Last week we discussed how to value a business and how business ownership differs from fixed income instruments such as GICs, savings accounts and investing in debt in general. We concluded that you own a business or a share of a business in order to own the profits on the business’ assets. The value of the business can be determined in terms of a basic price earnings ratio e.g. a P/E = 10 or the inverse which is called earnings yield (net earnings divided by business price). You can also determine the value of a business by calculating the net present value of its projected (net) earnings typically going out 25 years and using a minimum required return on investment or discount rate which often is set at 10%. Earlier posts on Microsoft and Intel provide examples of how to calculate a company’s intrinsic value. BTW I don’t guarantee the correctness of these calculations; I just try to give you a taste of how to estimate intrinsic value.

Using an APOD spreadsheet, you can similarly put a value on a rental property. These valuation methods are strictly based on the income from the assets not about how the MARKET values those assets. This is the big issue where so many investors get confused. Comparing a rental property’s actual value with market value should show you how to buy not only real estate but any form of investments – including stocks. You see, net income for a piece of real estate comes from two sources – appreciation and net operating income (NOI).  Net operating income is the money that remains after all operating expenses such as property tax; utilities; management fees and maintenance have been paid. Just like earnings yield in stocks, we’re dividing NOI by the purchase price or property value to calculate the ‘capitalization rate’ or cap rate for short.
Typically in Calgary, Alberta the cap rate for single rental properties such as a town house or apartment is around 3-4%.  In areas of lower population growth and thus often lower rates of appreciation, the cap rate is typically higher. During the 2008-2010 period in the U.S. you could find properties with cap rates in the 8 to 10% range. It really depends a lot on the location of a property, the local economy and demographics. I am talking about long term average cap rates, because cap rates just like earning yields fluctuate and sometimes can be quite volatile. Once you determine a rental property’s net operating income you divide it by the cap rate to get an idea of its business value.
For example: a rental property in Calgary, where the cap rate typically hovers around 3.5%, has an estimated NOI of $10,000 per year. Then that property’s value should be $10,000 divided by 3.5% = $286,000. Alternatively, you could calculate the projected NOI over the next 25 years to come up with the intrinsic value of a rental property similar as I did for stocks using an investor’s required rate of return on investment (ROI) as discount rate.
Now that you know how much your rental business (property) is worth based on its income you may want to acquire it (for the right price). To buy or sell a piece of real estate you have only one place to go: the local real estate market. Just like in the stock market, pricing in the local real estate market follows often the Don McLean song: ‘The more you pay, the more it is worth.’ The market valuation of any investment depends on the current mood of the market and a combination of fundamentals, personal perceptions, the current economy, hysteria or schizophrenia and whatever else – some markets even respond to sun spot patterns if you believe Harry Dent. It tells you what you can get for a property if sold ‘right now’. It is a bit like you sometimes hear on Dragon’s Den: “Do the deal now or I walk! 1, 2… 3… Gone, I am out”. The current market price is only important if you have to sell or buy RIGHT NOW. Do you have to buy a property at market price well above the business’ intrinsic value?  No! The patient investor can wait until he or she feels the price is right. What is the right price? It is the price which provides you the return on investment that you demand!  If 10% return is your required minimum then that is what you base the intrinsic value on!  So don’t buy at market prices above intrinsic value because your return will be less! That is exactly how guys like Warren Buffett invest they only buy at or below their estimated intrinsic value.

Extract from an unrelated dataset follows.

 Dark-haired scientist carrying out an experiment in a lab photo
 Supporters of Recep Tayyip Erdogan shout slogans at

The same for selling an investment. The higher the market price is above intrinsic value, the lower your return on investment will be if from then on forward if you don’t sell and hold on. Of course the higher the market price the higher the risk is ending up with less money when holding on! Thus if the market price would only equal the intrinsic value using a discount rate of 2% that is probably when you want to sell. The market price is then too good to be true and it is time to cash in on the appreciation of the property.

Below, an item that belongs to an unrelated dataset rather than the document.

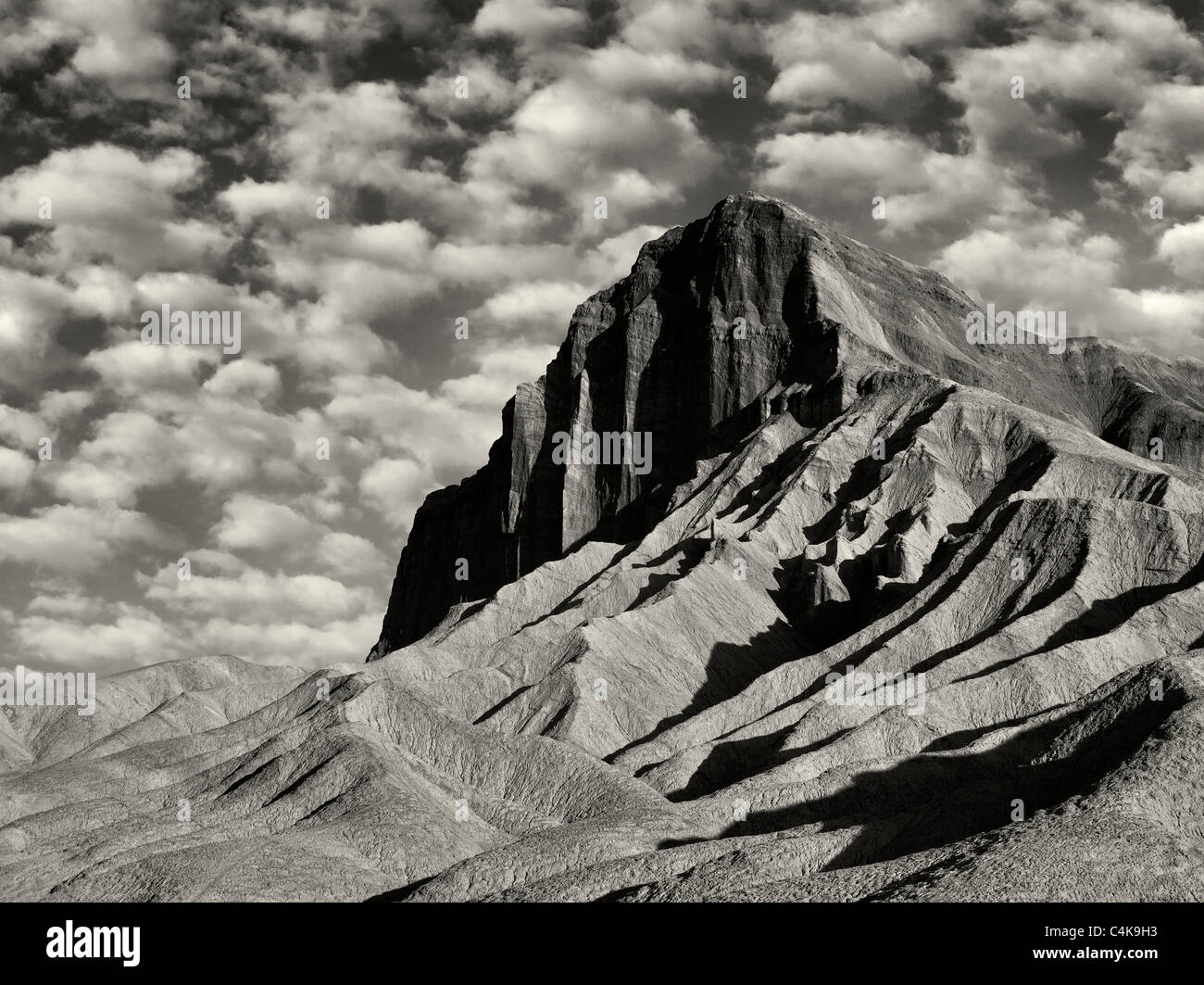 Manly peak as seen from Golden Canyon Trail. Death Valley National Park, California. Sky has been added. - Stock Image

During times of market undervaluation, only those who do not have the financial strength to hold on to a property have no choice but to sell at the price a market offers you. Avoid getting in that position. The only other reason to sell below intrinsic value is when you see another investment with a better return and, hopefully, with similar or less risk. That brings us to the topic of risk which is not only a post by itself but probably justifies reading many books.